DATASET RECORDS:
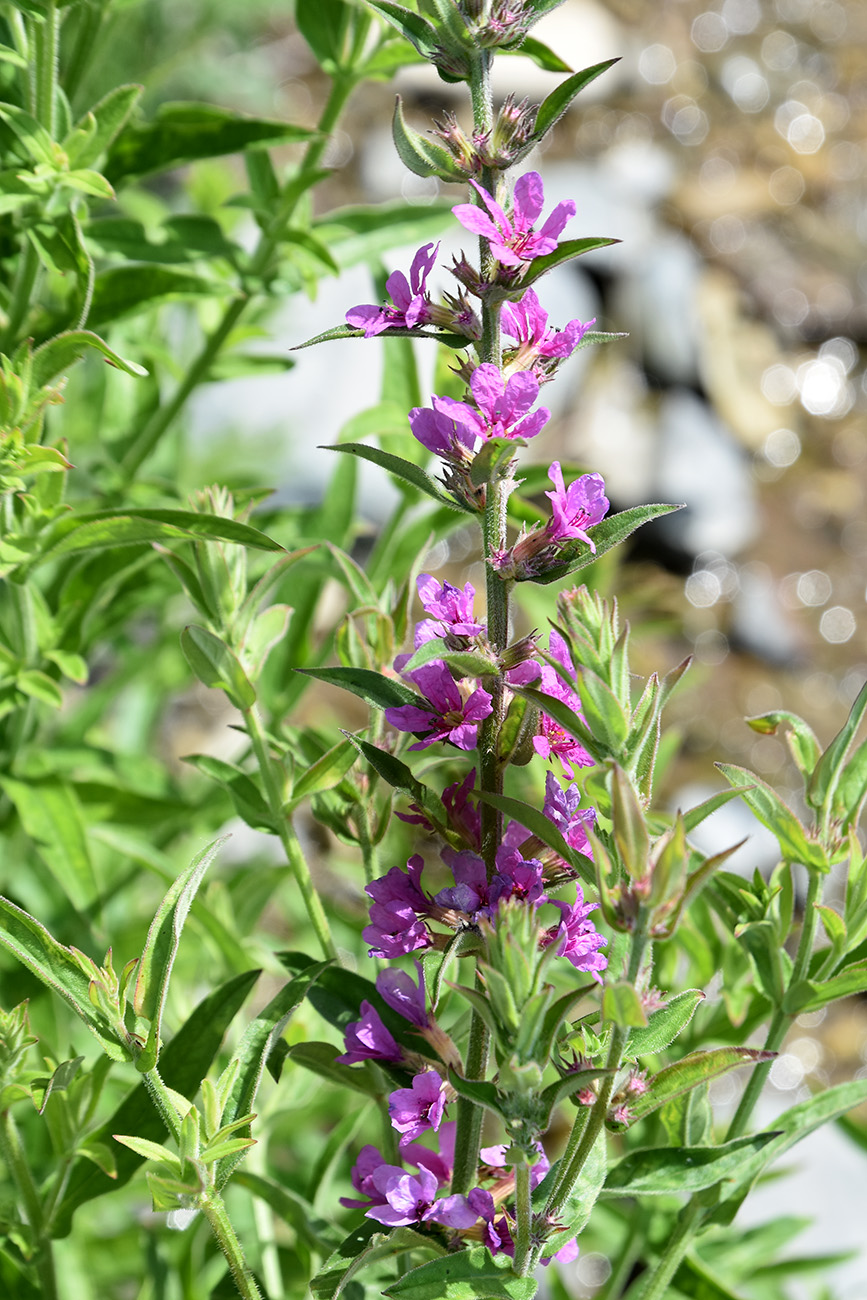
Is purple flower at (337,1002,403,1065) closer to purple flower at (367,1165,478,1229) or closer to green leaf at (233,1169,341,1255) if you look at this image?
purple flower at (367,1165,478,1229)

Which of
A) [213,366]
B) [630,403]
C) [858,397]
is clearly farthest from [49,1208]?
[858,397]

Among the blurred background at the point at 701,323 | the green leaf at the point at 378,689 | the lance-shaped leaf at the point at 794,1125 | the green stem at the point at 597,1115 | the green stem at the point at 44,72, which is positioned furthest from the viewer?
the blurred background at the point at 701,323

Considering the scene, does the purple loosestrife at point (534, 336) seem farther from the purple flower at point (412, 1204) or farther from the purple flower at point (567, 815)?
the purple flower at point (412, 1204)

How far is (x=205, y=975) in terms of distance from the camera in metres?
1.56

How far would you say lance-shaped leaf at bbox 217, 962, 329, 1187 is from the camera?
82cm

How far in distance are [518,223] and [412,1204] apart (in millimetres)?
592

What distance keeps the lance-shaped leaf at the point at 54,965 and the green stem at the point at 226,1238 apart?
10 cm

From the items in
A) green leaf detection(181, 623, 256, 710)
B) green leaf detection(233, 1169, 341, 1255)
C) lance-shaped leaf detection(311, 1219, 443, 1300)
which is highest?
green leaf detection(181, 623, 256, 710)

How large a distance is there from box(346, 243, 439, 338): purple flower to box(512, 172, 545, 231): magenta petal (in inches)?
2.1

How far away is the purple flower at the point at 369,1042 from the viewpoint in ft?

YOUR GOAL:
Please return each line above that contains the string "distance", matching uppercase and lowercase exactly.

SOLUTION FOR THIS TASK:
How far is (x=205, y=975) in terms of distance from the camera in metres?
How far in distance are [518,223] and [412,1204] apart (in millimetres)?
What distance keeps the lance-shaped leaf at the point at 54,965 and the green stem at the point at 226,1238 apart?
How large a distance is there from box(346, 243, 439, 338): purple flower to box(512, 172, 545, 231): magenta petal (in inches)?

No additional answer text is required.